Nine Lives
Nine Lives
Oran Mor, Glasgow
Neil Cooper
As soon as Zimbabwean refugee Ishmael screws in an overhead bulb in the inner-city high-rise he must now call home at the start of Zodwa Nyoni's painfully pertinent monologue, it casts the harshest of lights on one of the most criminally marginalised sectors of society, both at home and abroad. As a young gay man forced to flee his homeland, Ishmael faces a frying pan/fire situation as he's thrown onto the mean streets of Leeds.
When not holed up in his room or trying to get his former lover to pick up the phone, Ishmael must run the gauntlet of a concrete jungle where pit bulls and young single mums run wild. Ishmael strikes up a friendship with Bex and her toddler son, Bailey, only to run scared from their brief encounter lest he continue living a lie. Even as he finds some kind of salvation via the bright lights downtown, however, Ishmael's future looks far from certain.
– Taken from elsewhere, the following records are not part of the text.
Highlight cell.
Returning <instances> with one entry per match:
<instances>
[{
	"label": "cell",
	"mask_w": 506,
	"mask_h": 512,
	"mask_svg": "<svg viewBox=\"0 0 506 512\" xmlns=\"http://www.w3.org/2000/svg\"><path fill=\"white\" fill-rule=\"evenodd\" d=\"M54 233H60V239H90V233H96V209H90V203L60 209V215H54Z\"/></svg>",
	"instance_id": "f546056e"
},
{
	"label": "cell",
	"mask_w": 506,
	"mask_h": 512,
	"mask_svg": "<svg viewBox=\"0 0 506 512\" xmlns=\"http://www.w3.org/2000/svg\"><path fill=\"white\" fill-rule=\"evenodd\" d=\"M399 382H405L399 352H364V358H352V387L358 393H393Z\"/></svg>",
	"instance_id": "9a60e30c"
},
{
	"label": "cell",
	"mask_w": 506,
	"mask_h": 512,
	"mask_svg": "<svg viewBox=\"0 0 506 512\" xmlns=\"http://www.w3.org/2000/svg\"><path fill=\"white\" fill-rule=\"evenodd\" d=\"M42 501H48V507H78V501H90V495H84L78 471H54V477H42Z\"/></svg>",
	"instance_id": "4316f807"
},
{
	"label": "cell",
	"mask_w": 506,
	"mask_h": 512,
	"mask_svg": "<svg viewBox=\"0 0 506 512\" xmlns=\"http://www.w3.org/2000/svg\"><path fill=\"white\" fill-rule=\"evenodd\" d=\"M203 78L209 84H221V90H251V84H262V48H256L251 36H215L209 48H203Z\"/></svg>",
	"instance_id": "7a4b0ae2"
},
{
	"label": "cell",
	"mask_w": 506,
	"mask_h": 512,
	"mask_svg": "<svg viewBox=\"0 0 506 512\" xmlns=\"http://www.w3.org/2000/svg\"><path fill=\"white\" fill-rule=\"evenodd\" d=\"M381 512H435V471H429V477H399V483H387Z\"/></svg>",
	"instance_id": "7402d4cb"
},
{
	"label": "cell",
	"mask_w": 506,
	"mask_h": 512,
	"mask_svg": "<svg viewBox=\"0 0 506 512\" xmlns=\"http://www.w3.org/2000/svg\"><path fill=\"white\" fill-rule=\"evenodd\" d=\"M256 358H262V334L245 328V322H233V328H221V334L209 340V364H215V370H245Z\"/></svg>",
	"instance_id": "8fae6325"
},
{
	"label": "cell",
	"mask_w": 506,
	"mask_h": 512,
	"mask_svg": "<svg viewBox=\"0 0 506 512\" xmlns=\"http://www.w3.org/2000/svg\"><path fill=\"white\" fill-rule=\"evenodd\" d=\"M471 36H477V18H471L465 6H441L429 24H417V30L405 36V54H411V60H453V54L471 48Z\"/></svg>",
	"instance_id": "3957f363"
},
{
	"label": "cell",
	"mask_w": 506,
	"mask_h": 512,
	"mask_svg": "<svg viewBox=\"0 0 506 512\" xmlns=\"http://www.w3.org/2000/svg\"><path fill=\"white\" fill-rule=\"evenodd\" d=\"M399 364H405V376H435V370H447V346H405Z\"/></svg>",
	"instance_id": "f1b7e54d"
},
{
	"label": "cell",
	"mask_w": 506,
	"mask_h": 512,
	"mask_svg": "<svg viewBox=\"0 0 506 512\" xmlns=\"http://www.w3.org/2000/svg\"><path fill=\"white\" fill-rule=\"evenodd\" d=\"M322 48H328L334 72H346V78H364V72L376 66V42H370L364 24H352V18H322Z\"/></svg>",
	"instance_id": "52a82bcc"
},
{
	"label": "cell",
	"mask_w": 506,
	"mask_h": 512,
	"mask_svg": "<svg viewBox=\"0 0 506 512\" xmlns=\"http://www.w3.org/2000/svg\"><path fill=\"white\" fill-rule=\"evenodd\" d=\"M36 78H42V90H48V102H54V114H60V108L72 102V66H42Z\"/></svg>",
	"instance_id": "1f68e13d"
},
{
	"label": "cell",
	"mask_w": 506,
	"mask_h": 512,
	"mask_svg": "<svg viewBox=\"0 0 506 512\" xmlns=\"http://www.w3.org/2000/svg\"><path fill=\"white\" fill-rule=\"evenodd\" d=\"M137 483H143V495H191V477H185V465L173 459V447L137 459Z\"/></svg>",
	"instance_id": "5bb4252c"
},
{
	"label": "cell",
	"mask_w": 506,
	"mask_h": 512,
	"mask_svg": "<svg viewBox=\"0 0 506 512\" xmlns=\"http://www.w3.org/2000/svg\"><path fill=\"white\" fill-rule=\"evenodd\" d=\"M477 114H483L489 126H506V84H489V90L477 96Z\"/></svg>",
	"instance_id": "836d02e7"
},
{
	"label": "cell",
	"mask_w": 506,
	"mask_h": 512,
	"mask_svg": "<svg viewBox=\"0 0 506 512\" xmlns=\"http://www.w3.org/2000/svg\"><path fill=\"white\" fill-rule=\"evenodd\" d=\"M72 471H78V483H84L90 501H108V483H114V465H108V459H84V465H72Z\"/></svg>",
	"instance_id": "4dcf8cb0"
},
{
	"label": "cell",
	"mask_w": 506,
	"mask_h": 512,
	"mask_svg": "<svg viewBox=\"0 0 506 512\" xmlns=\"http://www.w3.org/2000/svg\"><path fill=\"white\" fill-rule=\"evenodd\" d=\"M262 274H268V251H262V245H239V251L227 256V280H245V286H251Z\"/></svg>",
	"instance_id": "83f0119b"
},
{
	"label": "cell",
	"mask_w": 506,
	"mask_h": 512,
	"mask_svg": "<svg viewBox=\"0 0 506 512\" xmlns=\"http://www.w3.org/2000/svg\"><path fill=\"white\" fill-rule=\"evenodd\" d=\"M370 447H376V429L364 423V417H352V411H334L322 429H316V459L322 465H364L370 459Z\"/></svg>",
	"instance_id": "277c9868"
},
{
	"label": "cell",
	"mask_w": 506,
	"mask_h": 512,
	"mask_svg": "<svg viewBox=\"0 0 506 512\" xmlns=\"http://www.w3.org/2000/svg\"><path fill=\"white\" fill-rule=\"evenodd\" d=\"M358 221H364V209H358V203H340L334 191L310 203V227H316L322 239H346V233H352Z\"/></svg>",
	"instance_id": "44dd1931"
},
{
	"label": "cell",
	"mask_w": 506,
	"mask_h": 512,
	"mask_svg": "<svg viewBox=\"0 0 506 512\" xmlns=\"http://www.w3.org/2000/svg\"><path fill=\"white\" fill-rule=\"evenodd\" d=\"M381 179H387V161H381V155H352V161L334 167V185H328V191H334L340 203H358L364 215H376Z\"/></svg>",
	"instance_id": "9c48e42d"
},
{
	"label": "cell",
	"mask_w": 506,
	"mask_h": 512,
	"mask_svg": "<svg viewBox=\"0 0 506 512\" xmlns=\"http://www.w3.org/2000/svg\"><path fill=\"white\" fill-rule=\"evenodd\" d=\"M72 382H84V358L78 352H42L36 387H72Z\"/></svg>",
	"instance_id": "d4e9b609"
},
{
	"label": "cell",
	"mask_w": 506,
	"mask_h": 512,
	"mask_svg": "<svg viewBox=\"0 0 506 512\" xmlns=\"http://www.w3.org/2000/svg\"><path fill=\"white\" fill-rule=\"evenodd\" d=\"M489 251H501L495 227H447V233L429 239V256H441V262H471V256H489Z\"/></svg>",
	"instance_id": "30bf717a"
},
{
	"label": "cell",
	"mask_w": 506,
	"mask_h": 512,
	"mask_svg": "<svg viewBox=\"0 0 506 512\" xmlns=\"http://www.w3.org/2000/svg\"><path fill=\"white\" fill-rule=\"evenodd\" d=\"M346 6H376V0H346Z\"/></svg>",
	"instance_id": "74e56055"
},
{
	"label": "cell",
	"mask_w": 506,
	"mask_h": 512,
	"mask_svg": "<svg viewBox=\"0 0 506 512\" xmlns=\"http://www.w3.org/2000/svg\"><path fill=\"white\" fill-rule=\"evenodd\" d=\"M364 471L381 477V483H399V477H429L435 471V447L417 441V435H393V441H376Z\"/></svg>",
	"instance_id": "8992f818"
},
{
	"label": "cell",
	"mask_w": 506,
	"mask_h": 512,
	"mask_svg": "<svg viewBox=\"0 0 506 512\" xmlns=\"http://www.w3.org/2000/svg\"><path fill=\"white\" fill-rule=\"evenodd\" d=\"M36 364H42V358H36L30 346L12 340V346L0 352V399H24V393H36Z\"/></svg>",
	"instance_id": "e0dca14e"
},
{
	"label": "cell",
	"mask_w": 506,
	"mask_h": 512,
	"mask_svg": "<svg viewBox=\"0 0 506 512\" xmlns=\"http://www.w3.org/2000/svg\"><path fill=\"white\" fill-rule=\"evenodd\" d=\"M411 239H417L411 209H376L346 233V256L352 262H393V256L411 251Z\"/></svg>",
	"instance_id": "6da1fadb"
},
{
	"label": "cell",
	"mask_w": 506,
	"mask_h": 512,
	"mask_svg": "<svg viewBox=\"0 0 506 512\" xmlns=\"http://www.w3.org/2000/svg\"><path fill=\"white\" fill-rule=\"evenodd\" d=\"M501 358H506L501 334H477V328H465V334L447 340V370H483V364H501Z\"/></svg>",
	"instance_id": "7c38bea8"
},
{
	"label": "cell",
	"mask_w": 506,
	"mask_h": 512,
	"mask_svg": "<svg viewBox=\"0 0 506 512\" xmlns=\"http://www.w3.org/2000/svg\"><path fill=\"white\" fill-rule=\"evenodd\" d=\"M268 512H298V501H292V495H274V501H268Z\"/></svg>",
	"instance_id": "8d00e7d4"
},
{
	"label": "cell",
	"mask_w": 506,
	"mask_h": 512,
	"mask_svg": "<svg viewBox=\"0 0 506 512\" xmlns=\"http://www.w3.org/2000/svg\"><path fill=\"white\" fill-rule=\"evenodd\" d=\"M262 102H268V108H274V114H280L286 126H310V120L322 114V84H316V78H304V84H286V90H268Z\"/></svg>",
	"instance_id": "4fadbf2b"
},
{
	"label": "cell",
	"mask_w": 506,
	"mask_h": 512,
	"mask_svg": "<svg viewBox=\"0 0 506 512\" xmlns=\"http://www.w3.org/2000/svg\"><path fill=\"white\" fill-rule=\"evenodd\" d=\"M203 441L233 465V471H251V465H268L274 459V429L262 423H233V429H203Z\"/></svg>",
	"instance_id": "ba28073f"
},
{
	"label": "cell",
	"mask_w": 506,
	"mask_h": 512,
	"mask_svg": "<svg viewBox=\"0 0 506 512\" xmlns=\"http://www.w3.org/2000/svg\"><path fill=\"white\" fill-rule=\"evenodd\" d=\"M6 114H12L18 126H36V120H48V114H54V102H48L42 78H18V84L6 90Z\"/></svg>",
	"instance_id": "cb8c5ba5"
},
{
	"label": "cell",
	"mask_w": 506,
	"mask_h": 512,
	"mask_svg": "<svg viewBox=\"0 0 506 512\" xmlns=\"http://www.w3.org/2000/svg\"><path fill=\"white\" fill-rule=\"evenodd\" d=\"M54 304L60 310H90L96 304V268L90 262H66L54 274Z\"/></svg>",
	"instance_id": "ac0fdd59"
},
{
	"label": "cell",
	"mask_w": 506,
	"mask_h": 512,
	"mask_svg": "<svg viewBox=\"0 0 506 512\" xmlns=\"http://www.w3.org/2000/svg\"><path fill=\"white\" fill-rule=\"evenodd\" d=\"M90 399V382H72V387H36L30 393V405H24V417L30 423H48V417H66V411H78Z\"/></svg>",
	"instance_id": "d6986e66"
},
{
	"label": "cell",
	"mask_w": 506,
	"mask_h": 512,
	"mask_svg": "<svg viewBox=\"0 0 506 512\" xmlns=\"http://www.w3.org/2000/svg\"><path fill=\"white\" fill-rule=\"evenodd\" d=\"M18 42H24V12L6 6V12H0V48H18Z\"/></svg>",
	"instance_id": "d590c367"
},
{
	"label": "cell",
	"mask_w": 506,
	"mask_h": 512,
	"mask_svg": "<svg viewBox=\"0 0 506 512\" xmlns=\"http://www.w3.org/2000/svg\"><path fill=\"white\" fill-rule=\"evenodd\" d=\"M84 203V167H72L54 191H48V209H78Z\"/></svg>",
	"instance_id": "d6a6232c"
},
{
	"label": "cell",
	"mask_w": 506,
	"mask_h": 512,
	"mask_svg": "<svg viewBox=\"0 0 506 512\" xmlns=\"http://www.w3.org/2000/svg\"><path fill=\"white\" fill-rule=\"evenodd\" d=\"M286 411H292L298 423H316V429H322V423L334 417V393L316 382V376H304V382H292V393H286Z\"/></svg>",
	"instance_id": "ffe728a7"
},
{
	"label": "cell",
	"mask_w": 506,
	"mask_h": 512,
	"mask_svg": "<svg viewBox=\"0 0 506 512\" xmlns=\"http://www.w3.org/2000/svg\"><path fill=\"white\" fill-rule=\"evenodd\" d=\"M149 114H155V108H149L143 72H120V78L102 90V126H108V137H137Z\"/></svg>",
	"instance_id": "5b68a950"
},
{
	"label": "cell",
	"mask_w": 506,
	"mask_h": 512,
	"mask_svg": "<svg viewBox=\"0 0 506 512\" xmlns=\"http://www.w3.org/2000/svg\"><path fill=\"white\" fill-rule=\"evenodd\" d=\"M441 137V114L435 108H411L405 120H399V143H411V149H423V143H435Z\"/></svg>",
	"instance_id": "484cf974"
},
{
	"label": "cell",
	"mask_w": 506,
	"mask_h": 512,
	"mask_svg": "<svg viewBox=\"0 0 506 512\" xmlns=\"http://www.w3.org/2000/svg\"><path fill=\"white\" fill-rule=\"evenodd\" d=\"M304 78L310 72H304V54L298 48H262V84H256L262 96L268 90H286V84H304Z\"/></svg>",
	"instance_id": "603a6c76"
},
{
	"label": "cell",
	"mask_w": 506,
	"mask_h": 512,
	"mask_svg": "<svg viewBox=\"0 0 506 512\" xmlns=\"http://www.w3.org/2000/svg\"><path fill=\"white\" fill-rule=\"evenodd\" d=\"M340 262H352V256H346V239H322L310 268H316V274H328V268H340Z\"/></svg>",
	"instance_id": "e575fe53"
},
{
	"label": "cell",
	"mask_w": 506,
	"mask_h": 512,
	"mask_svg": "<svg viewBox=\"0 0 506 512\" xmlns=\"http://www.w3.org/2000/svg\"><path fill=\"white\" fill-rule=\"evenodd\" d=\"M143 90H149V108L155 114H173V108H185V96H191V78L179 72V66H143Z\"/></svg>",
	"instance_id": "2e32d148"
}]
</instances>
Arriving in a climate in which some far-right political parties would rather doors were closed to people like Ishmael, Nyoni's play couldn't be more timely. Rather than fall back on easy polemic, however, Nyoni offers up a multi-faceted saga about one man forced to live between personal borders not of his own making.
Director Alex Chisholm draws a vibrant performance from Llandel Bryant in this co-production between A Play, A Pie and A Pint and West Yorkshire Playhouse. As Bryant flits between Ishmael's monologue and exchanges with Bex and others, the wit of the writing and lightness of the playing style gives the play its depth, even as Ishmael's story remains unresolved.